Data from China’s commerce ministry showed a decline of 8% in foreign direct investment last year. A wider gauge from the currency exchange regulator including flows of retained earnings showed a decline of about 80% in 2023 to $33 billion. It was the steepest drop since records began in 1980.

Among the factors that have dimmed China’s allure: concerns about the durability of an economic recovery, increasing regulation, Beijing’s push to forge national champions in strategic industries, and relations with the United States, widely seen as steadier but still strained.

Chinese companies with government ties have also managed to avoid the profit-and-loss discipline foreign investors face, leading to crushing overcapacity in industries such as vehicle production, executives said.

“We would like to see Chinese competitors also have to make profits to stay alive,” Mats Harborn, president of truckmaker Scania China, told Reuters on the sidelines of Invest China, one of three forums Beijing hosted.

“This would lead to a consolidation,” he said. If it happened, “the weaker actors in all parts of the supply chain are forced out, and the serious ones, who have the ability to live in the competitive market economy on their own terms, stay,” he said.

Other attendees and analysts said a sense of promise fatigue has set in for investors. China’s cabinet has since August announced at least 48 measures intended to restore foreign investor confidence.

Jens Eskelund, President of the European Chamber of Commerce in China, said most have not yet been backed by action.
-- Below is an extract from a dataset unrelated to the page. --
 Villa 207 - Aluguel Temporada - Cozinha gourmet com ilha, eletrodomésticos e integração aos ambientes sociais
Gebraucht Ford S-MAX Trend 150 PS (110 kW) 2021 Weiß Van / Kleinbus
European firms still feel they operate at a disadvantage in market access, government procurement and being able to sit down with government officials, he said.
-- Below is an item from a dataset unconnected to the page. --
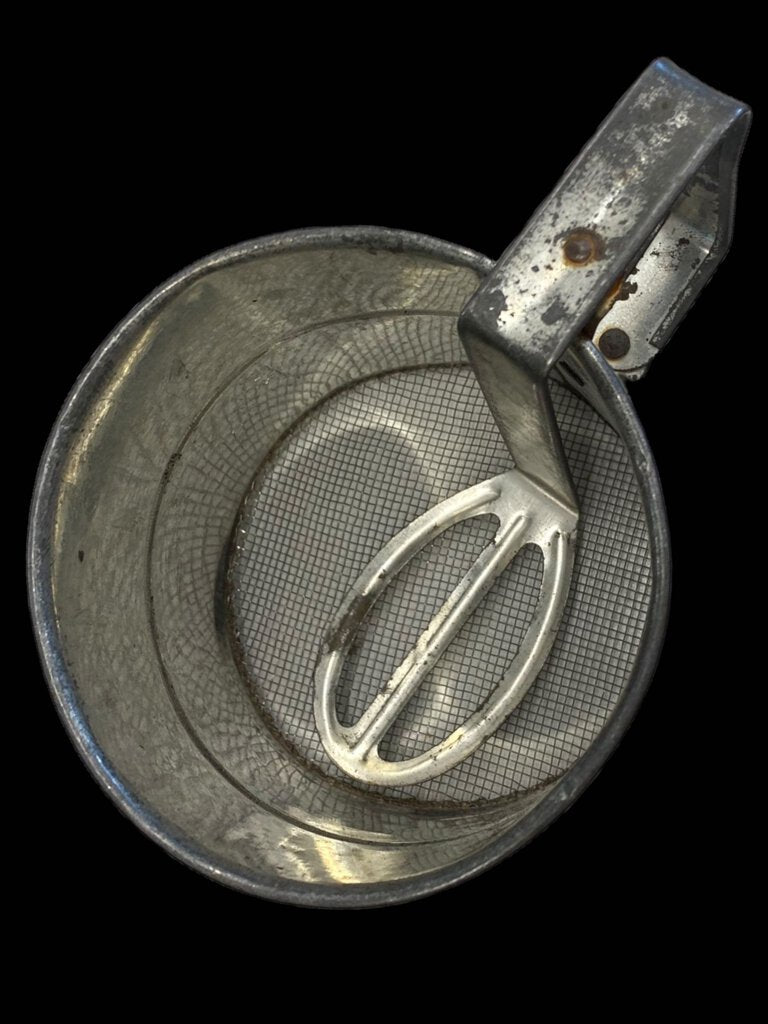 Vintage 2 Cup Manual Flour Sifter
“The clearest indication of equal treatment will be when our members tell us they no longer experience these and other challenges,” he said.

He Yadong, a commerce ministry spokesperson, said the presence of so many multinational companies in China this week showed “the strong ‘magnetic attraction’ of the Chinese market”.

Still, the meetings gave companies a window to make their case. US pharmaceutical and life science companies used the China Development Forum (CDF) to voice concerns on how China’s data regulations hurt their ability to compete, attendees said.

“Now the question is: does the Chinese side hear that message and decide that those are issues that it wants to resolve?” Sean Stein, president of the American Chamber of Commerce in China, said.

The official choreography of the three consecutive meetings - the CDF, Invest China, and the Boao Forum for Asia held in Hainan – also raised questions.